* **ABOUT THIS TASK**: Please tally how many lines in the entries below include the word "record", giving only the number.

* **DATA FOR THIS EXERCISE**:

Segment Open

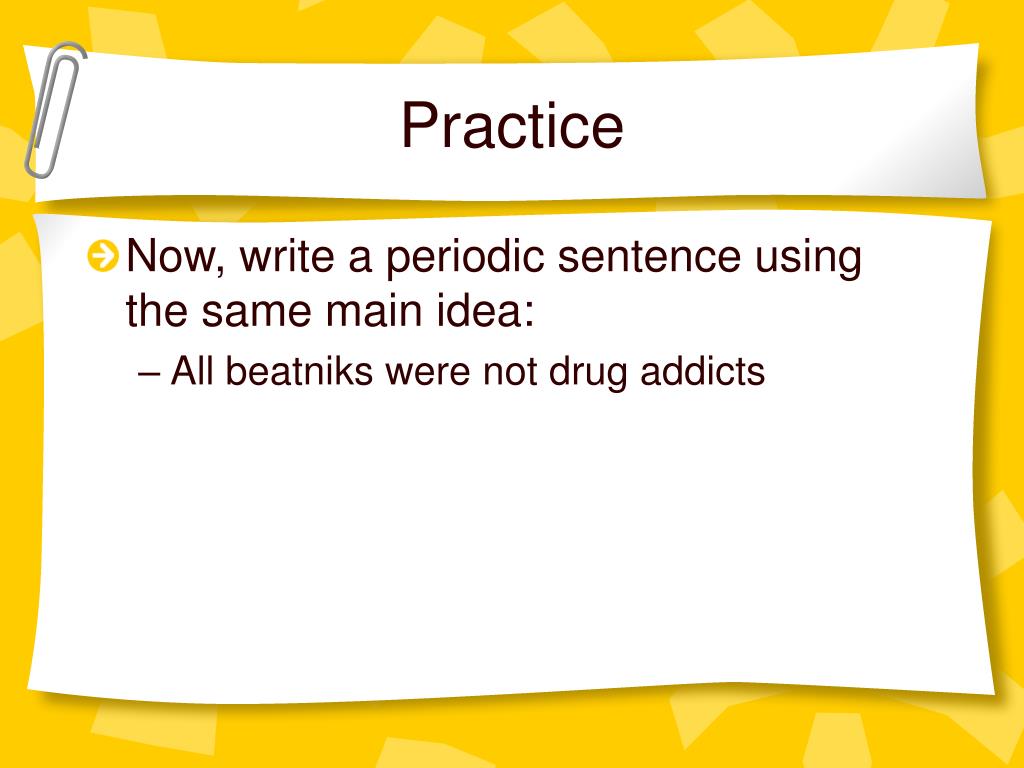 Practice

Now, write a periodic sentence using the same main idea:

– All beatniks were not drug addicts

Segment Closed
Segment Open

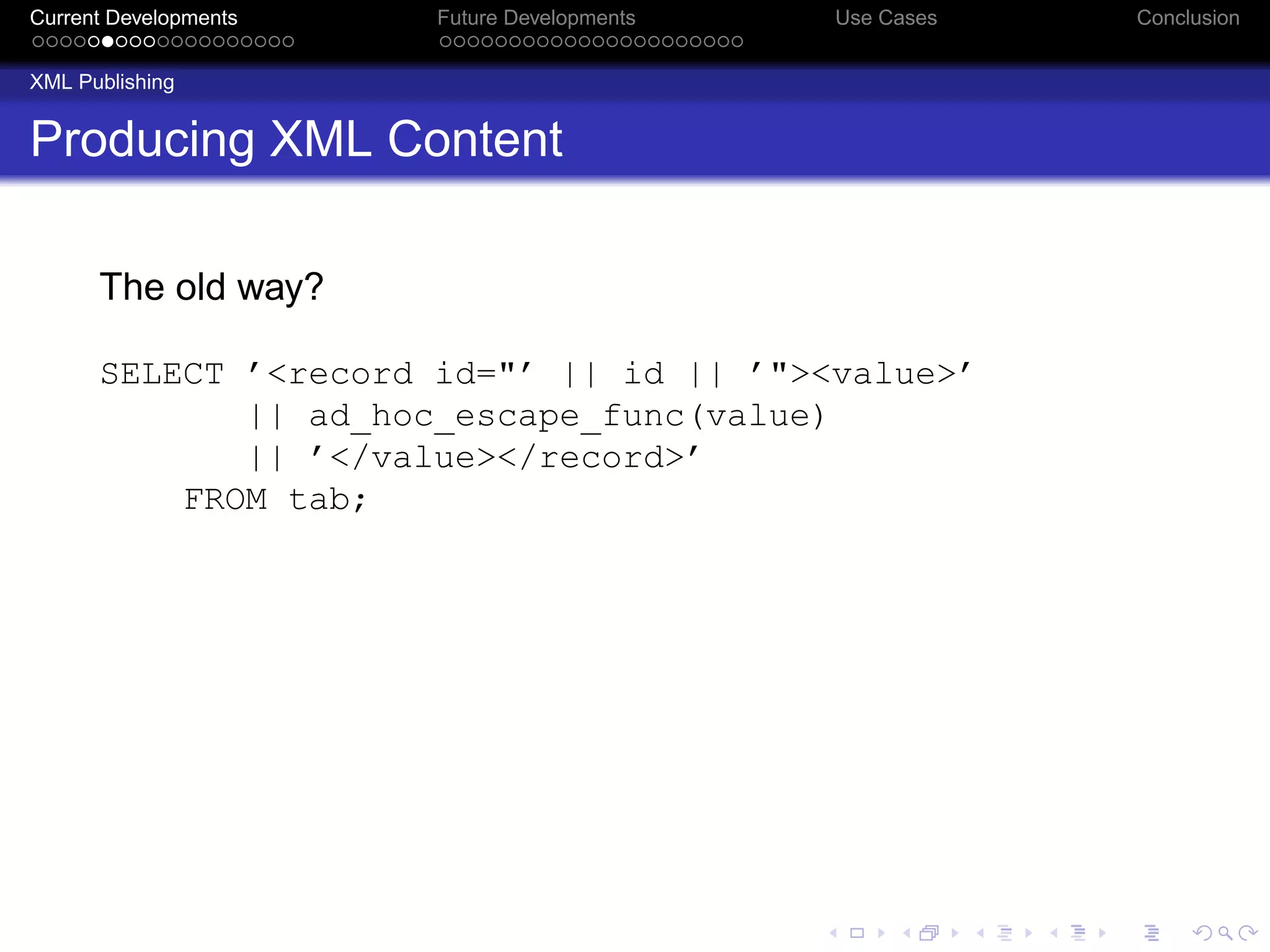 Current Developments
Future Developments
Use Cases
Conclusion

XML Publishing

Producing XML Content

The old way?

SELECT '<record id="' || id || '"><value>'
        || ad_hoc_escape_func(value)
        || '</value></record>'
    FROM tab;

Segment Closed

* **ANSWER TO THIS TASK**: 2